Persönlich Natascha Kampusch . . . hat ihr zweites Buch geschrieben

Sie war eine Gefangene. 3096 Tage lang war Natascha Kampusch nicht Herrin über ihr eigenes Leben. Konnte nicht entscheiden, wann sie aufsteht oder schlafen will, ob sie ein Eis essen möchte oder im Garten spielen. Kampusch lebte in ihrem Verlies in einem Einfamilienhaus in Strasshof, in der Nähe von Wien. Zehn Jahre alt war sie, als der arbeitslose Nachrichtentechniker Wolfgang Priklopil sie 1998 auf ihrem Schulweg in einen Lieferwagen zerrte und einsperrte. Ihr Entführer hat sie ihrer so wertvollen Kindheit beraubt und ihr damit zweifelsfrei unsägliches Leid zugefügt. Hinter einer schalldicht verschlossenen Tresortür lebte sie in einem fensterlosen Raum, der gerade einmal 1,80 Meter breit war. Nach gut achteinhalb Jahren Gefangenschaft gelang Kampusch am Mittag des 23. August 2006 die Flucht. Ihr Entführer nahm sich später das Leben.

Das ist nun beinahe zehn Jahre her. Deswegen legt sie morgen ihr zweites Buch "Natascha Kampusch: 10 Jahre Freiheit" vor. Darin lässt sie sich über "Tücken und Freuden der Freiheit" aus, wie es die Deutsche Presse-Agentur ausdrückt. Die Wienerin berichtet von den vielen Anfeindungen und Vorurteilen, gegen die sie nach eigener Aussage zu kämpfen hatte. Sie versucht nun, ihr Leben selbst in die Hand zu nehmen, Kritikern Kontra zu geben und das zu werden, was ihr jahrelang verwehrt wurde: Herrin über sich selbst.

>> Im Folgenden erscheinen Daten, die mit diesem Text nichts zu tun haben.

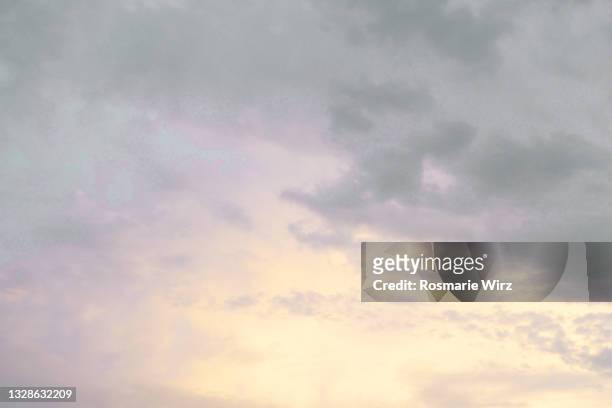 sky above pale yellow and purple evening clouds - grey overcast stock pictures, royalty-free photos & images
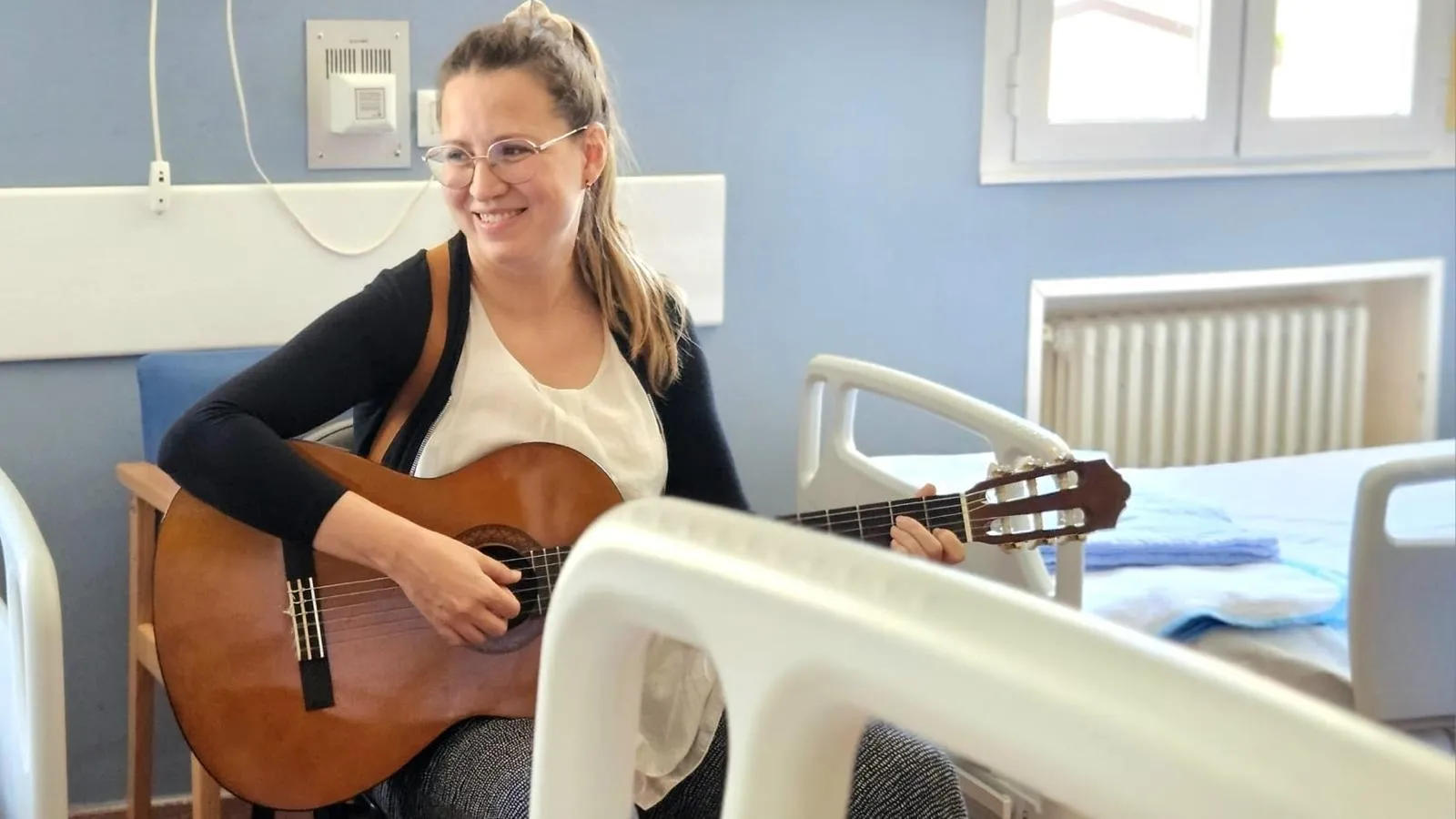 Musicoterapeuta de Concertino tocando la guitarra en una habitación de hospital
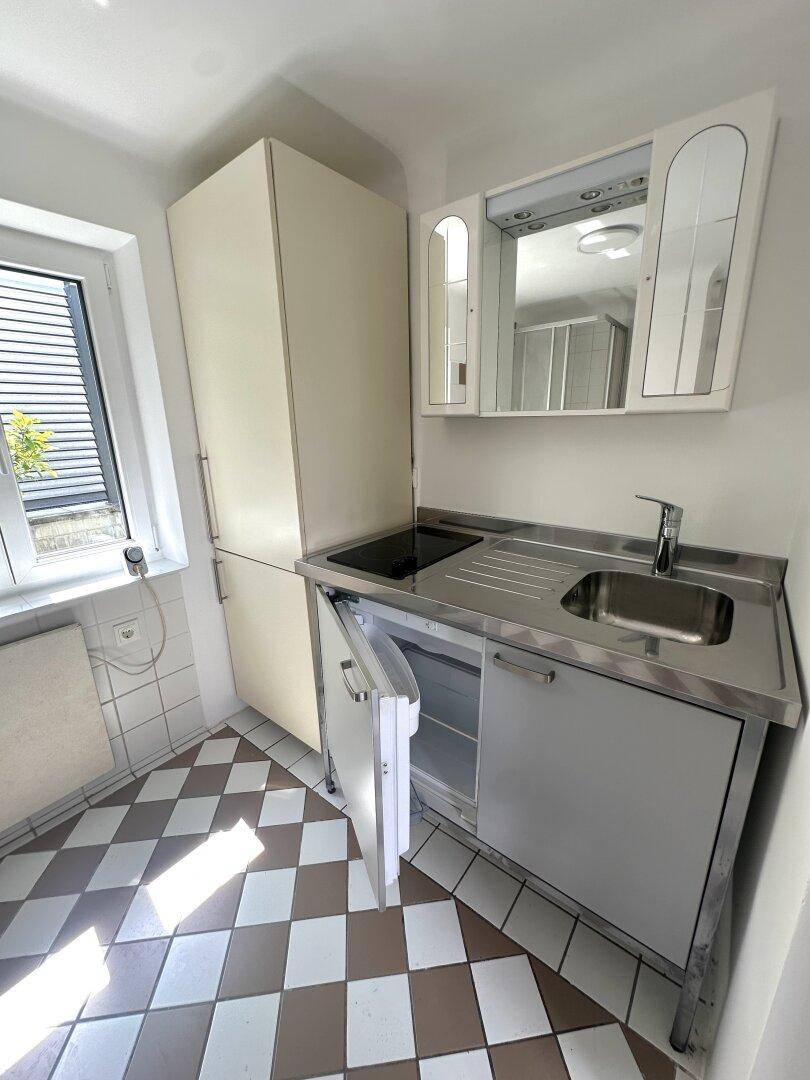 Kleine Küche mit kompakter Küchenzeile, Kühlschrank und Fenster.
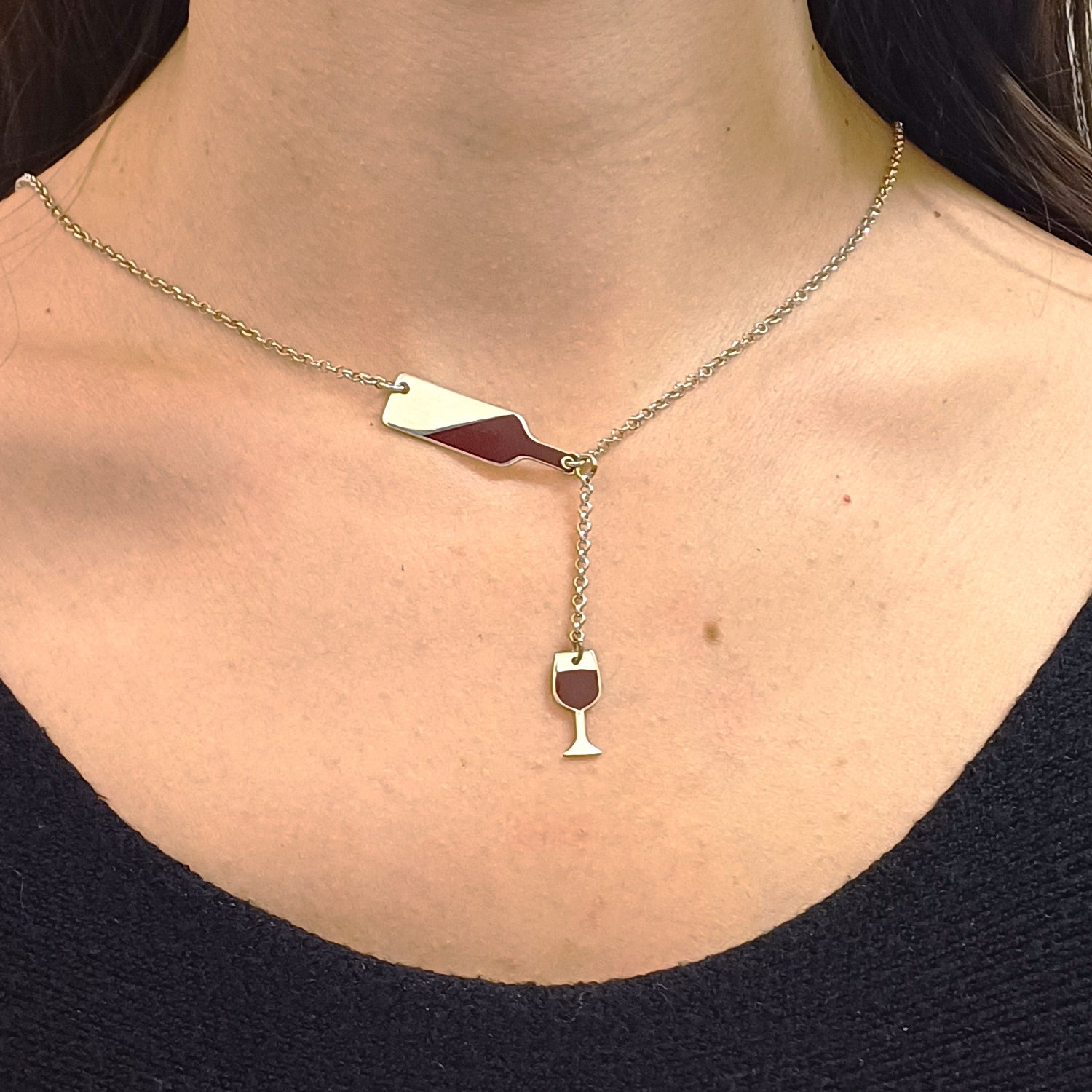 Questo girocollo della linea "Passioni" è un gioiello unico e realizzato a mano in argento 925 nel nostro laboratorio orafo a Livorno. Il design rappresenta una piccola bottiglia inclinata, da cui sembra versare il vino in un elegante bicchiere. Entrambi i ciondoli, bottiglia e bicchiere, sono smaltati in un profondo rosso bordeaux, creando un effetto realistico che richiama la passione per il vino. La catenina in argento è leggera, confortevole e si adatta ad ogni outfit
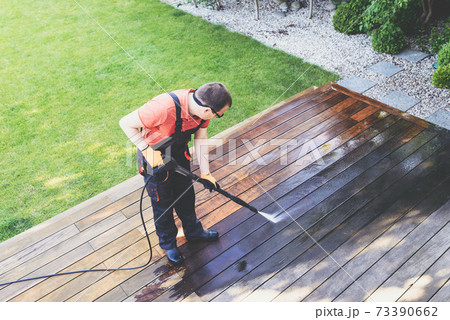 man cleaning terrace with a power washer - high water pressure cleaner on wooden terrace surface 73390662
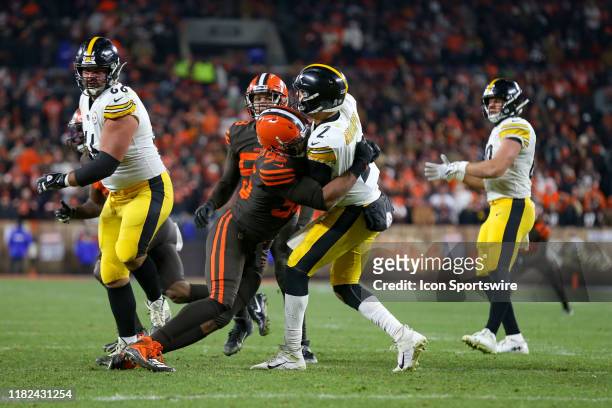 Cleveland Browns defensive end Myles Garrett hits Pittsburgh Steelers quarterback Mason Rudolph after Rudolph threw a pass during the fourth quarter...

Am Verhalten des Opfers gab es tatsächlich einige Kritik. So hat sie etwa das Haus ihres Peinigers in Strasshof gekauft und fährt gelegentlich dorthin. Mit einem Freund Priklopils, der dem Entführer wohl zur Flucht verhalf, sei sie inzwischen fast freundschaftlich verbunden, sagte Kampusch. Außerdem wird ihr vorgehalten, sich mit ihrem Schicksal bereichern zu wollen. Nach "3096", ihrem ersten Buch, hatte sie einer Verfilmung zugestimmt, die 2013 in die Kinos kam. Vielleicht ist aber genau das ihr Weg in die Freiheit.